Title: System and method for omnidirectional adaptive loudspeaker

Description:
TECHNICAL FIELD 
     Aspects disclosed herein generally relate to an omnidirectional adaptive loudspeaker assembly. This aspect and others will be discussed in more detail below. 
     BACKGROUND 
     Conventional loudspeakers were designed to be directional based on its transducer radiation pattern and speaker positioning. The loudspeaker has no prior knowledge of the number of listeners will be listening and what their respective relative positioning in the space will be. In recent years, due to the advancement of voice assistance, smart homes, and working from home; loudspeakers are shifting from corners of the room into portable omnidirectional usage. Hence, the industry has started seeing a new form factor of 360-degree audio speaker emerging. This form factor may deliver 360-degree sound for consistent, uniform coverage. Namely, by placing the loudspeaker in a middle of a room where everyone may be able to perceive remarkably similar sound experience. Furthermore, in some configurations, this form factor may also be able to simulate 3D sound and perform better sound effect than a conventional Bluetooth stereo speaker. 
     SUMMARY 
     In at least one embodiment, a system for providing an adaptive loudspeaker assembly is provided. The system includes a loudspeaker array, a microphone array, and at least one controller. The loudspeaker array transmits an audio output signal in an omnidirectional sound mode in a room having a plurality of walls. The microphone array is coupled to the loudspeaker array to capture the audio output signal in the room. The at least one controller is programmed to receive the captured audio output signal and to determine that at least one first wall of the plurality of walls is closest to the loudspeaker array based on the captured audio output signal. The at least one controller is further programmed to change a sound mode of the loudspeaker array from transmitting the audio output signal in the omnidirectional mode into a beamforming sound mode to transmit the audio output signal away from the at least one first wall of the plurality walls. 

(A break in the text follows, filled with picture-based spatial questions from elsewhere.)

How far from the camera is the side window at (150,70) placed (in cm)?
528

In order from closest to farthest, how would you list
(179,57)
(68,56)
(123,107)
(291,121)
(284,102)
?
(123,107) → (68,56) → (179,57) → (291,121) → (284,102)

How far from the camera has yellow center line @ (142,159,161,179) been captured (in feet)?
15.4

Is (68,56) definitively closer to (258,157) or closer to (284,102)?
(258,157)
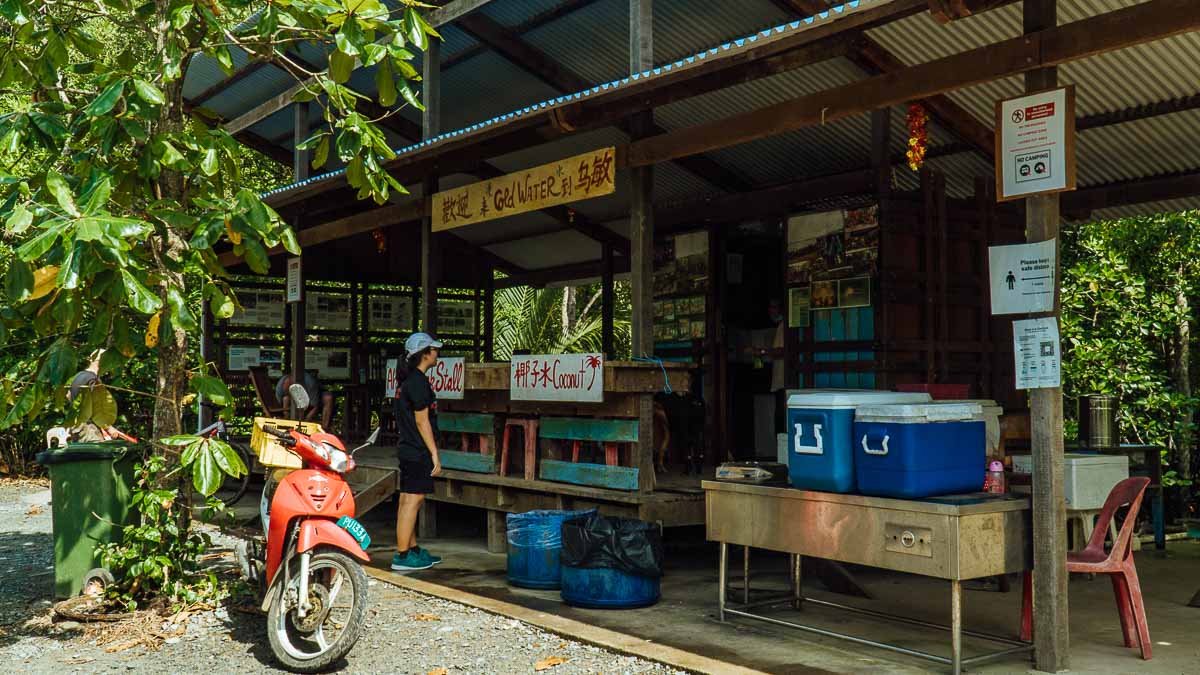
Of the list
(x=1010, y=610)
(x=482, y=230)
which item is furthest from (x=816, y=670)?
(x=482, y=230)

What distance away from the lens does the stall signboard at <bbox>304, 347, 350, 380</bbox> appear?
15.5 meters

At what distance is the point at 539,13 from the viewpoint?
9.39m

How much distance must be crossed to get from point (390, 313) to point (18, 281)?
11.5 meters

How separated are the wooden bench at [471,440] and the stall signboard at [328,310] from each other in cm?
649

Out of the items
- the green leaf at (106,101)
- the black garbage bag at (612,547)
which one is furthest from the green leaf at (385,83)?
the black garbage bag at (612,547)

     In at least one embodiment, a method for providing an adaptive loudspeaker assembly is provided. The method includes transmitting, a loudspeaker array, an audio output signal in an omnidirectional sound mode in a room having a plurality of walls and capturing, via a microphone array, the audio output signal in the room. The method further includes determining with at least one controller that at least one first wall of the plurality of walls is closest to the loudspeaker array based on the captured audio output signal and changing a sound mode of the loudspeaker array from transmitting the audio output signal in the omnidirectional mode into a beamforming sound mode to transmit the audio output signal away from the at least one first wall of the plurality walls. 
     In at least one embodiment, a system for providing an adaptive loudspeaker assembly is provided. The system includes a circular loudspeaker array, a microphone array, and at least one controller. The circular loudspeaker array transmits an audio output signal in an omnidirectional sound mode in a room having a plurality of walls. The circular microphone array is coupled to the circular loudspeaker array to capture the audio output signal in the room. The at least one controller programmed to receive the captured audio output signal indicating a plurality of sound reflections from the plurality of walls and to determine that at least one first wall of the plurality of walls is closest to the circular loudspeaker array based on a first sound reflection from the at least one first wall being the strongest reflection out of the plurality of sound reflections. The at least one controller is further programmed to change a sound mode of the loudspeaker array from transmitting the audio output signal in the omnidirectional mode into a beamforming sound mode to transmit the audio output signal away from the at least one first wall of the plurality walls. 
    
    
     
       BRIEF DESCRIPTION OF THE DRAWINGS 
       The embodiments of the present disclosure are pointed out with particularity in the appended claims. However, other features of the various embodiments will become more apparent and will be best understood by referring to the following detailed description in conjunction with the accompanying drawings in which: 
         FIG.  1    depicts a system for providing an omnidirectional adaptive loudspeaker assembly in accordance with one embodiment; 
         FIG.  2    depicts one example of a circular loudspeaker array that forms a portion of the system of  FIG.  1    in accordance with one embodiment; 
         FIG.  3    depicts one example of a six-element microphone array along with the circular loudspeaker array that forms a portion of the system of  FIG.  1    in accordance with one embodiment; 
         FIG.  4    depicts a waveform that illustrates direct sound and reflections; 
         FIG.  5    depicts another example of a microphone array in accordance with one embodiment; and 
         FIG.  6    depicts a schematic diagram of a digital signal processing (DSP) implementation that is implemented by the system of  FIG.  1    in accordance with one embodiment. 
     
    
    
     DETAILED DESCRIPTION 
     As required, detailed embodiments of the present invention are disclosed herein; however, it is to be understood that the disclosed embodiments are merely exemplary of the invention that may be embodied in various and alternative forms. The figures are not necessarily to scale; some features may be exaggerated or minimized to show details of particular components. Therefore, specific structural and functional details disclosed herein are not to be interpreted as limiting, but merely as a representative basis for teaching one skilled in the art to variously employ the present invention. 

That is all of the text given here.